| DIRE LA VERITE AUX FRANCAIS | ||||||||||||
40%, c’est le fossé entre les dépenses et
les recettes du système. Aujourd’hui la dette sociale réelle atteint allégrement
les 400% du PIB soit 4 années de création de richesses dans le pays. Le système
est en profond déséquilibre, et de plus en plus de retraités vivent de plus en
plus vieux. Il y a donc urgence à se tourner vers la capitalisation. Le développement
durable en France c’est celui de la dette publique et sociale. La dénationalisation du système s’accompagne
nécessairement d’un passage à la capitalisation. Or celle-ci a mauvaise presse
car elle sonne comme « capitalisme », système détesté en France. On
craint la faillite de la capitalisation, alors que c’est celle de la répartition
qui est certaine. Le Cato Institute a publié il y a quelque temps une étude démontrant
que le taux de rendement boursier annuel moyen des années 1900 à 1990 était de
l’ordre de 9% (en tenant compte des crises boursières). Mais en France on préfère
donc la « solidarité » (nationalisée) au sein de la grande famille française…
Cette défense d’une pseudo-solidarité repose sur une série de mensonges. Et on
ne peut mentir qu’aux ignorants. Lorsque les gens comprennent que ce système collectiviste
est vicié, qu’il est profondément immoral, inefficace, et surtout lorsqu’ils réalisent
ce qu’il leur coûte vraiment, ils sont alors prêts à l’abandonner, s’ils le peuvent.
Mais la plupart des Français ignorent le
coût de leur protection sociale, parce que leur feuille de paie est illisible.
Il faut donc développer deux outils : la feuille de paie vérité et le salaire
complet. La feuille de paie vérité doit porter mention du fait que le salaire
est versé en contrepartie du service rendu au client qui détermine donc la valeur
du travail effectué. Le salaire complet permet aux « travailleurs »
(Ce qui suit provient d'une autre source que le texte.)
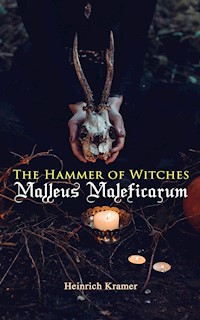 The Hammer of Witches: Malleus Maleficarum - Heinrich Kramer - E-Book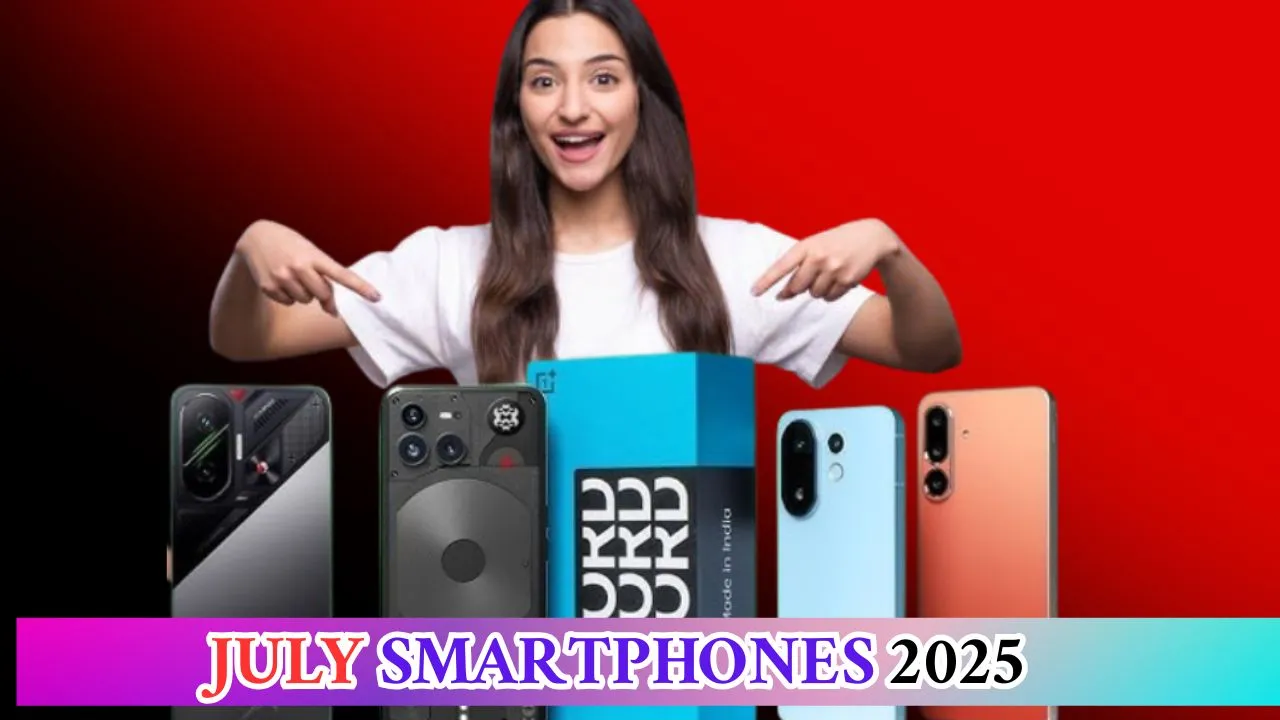 July Upcoming Smartphones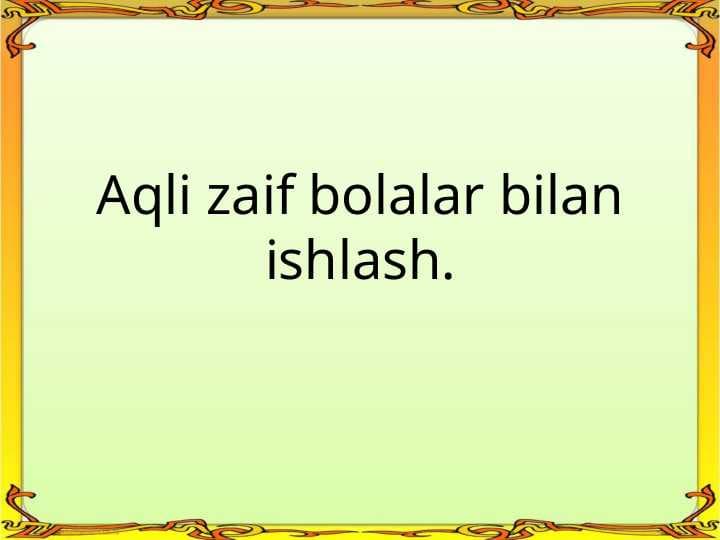 Aqli zaif bolalar bilan ishlash..ppt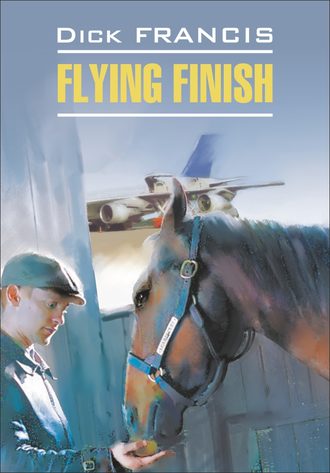 Дик Фрэнсис. Flying finish / Бурный финиш. Книга для чтения на английском языке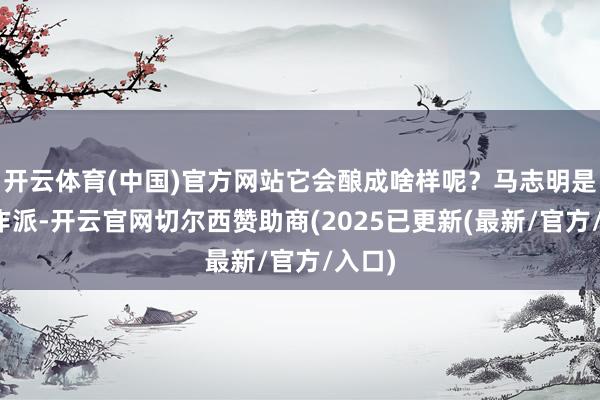 开云体育(中国)官方网站它会酿成啥样呢？马志明是个算作派-开云官网切尔西赞助商(2025已更新(最新/官方/入口)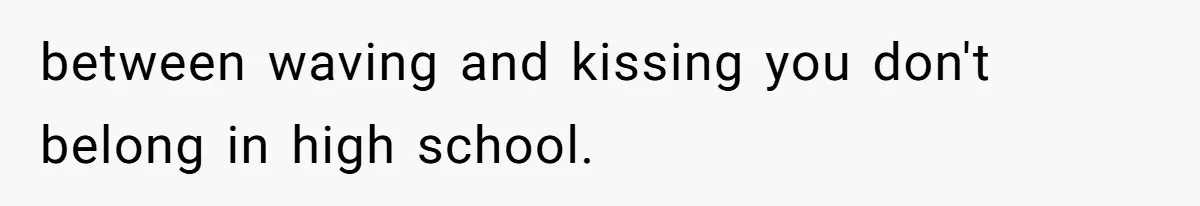 between waving and kissing you don't belong in high school.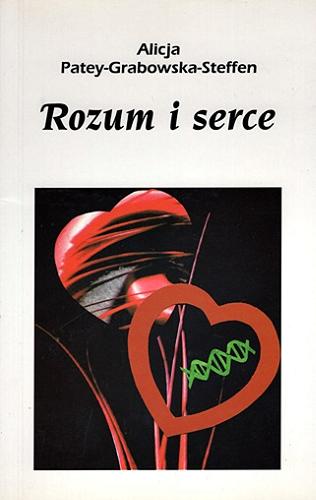 Okładka książki Rozum i serce / Alicja Patey-Grabowska-Steffen ; posłowie Anna Nogaj.
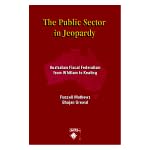 The Public Sector in Jeopardy: Australian Fiscal Federalism from Whitlam to Keating book cover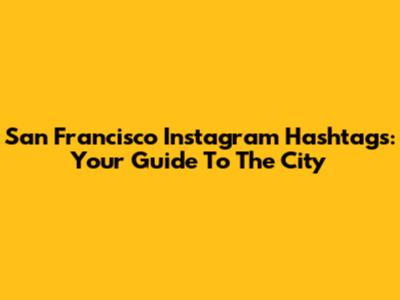 San Francisco Instagram Hashtags: Your Guide To The City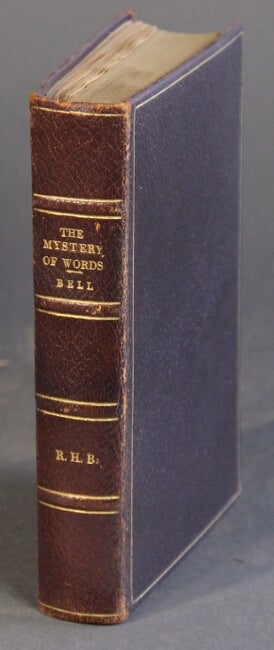Item #48521 The mystery of words. Ralcy Husted Bell.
de réaliser combien leur coûte la Sécu (d’un tiers à la moitié de leur salaire)
et faire des comparaisons avec des assurances privées. Avec la moitié de ce qu’ils
cotisent aujourd’hui, et pendant 25 ans (au lieu de 40), il peuvent toucher une
retraite déjà plus confortable que celle de la Sécu. En dépit des directives européennes
sur la concurrence, la France a résisté à la dénationalisation de ce monstre collectiviste
qu’est la Sécu. Il faut nous libérer de cette pensée unique qui nous prive de notre liberté et de notre bien-être.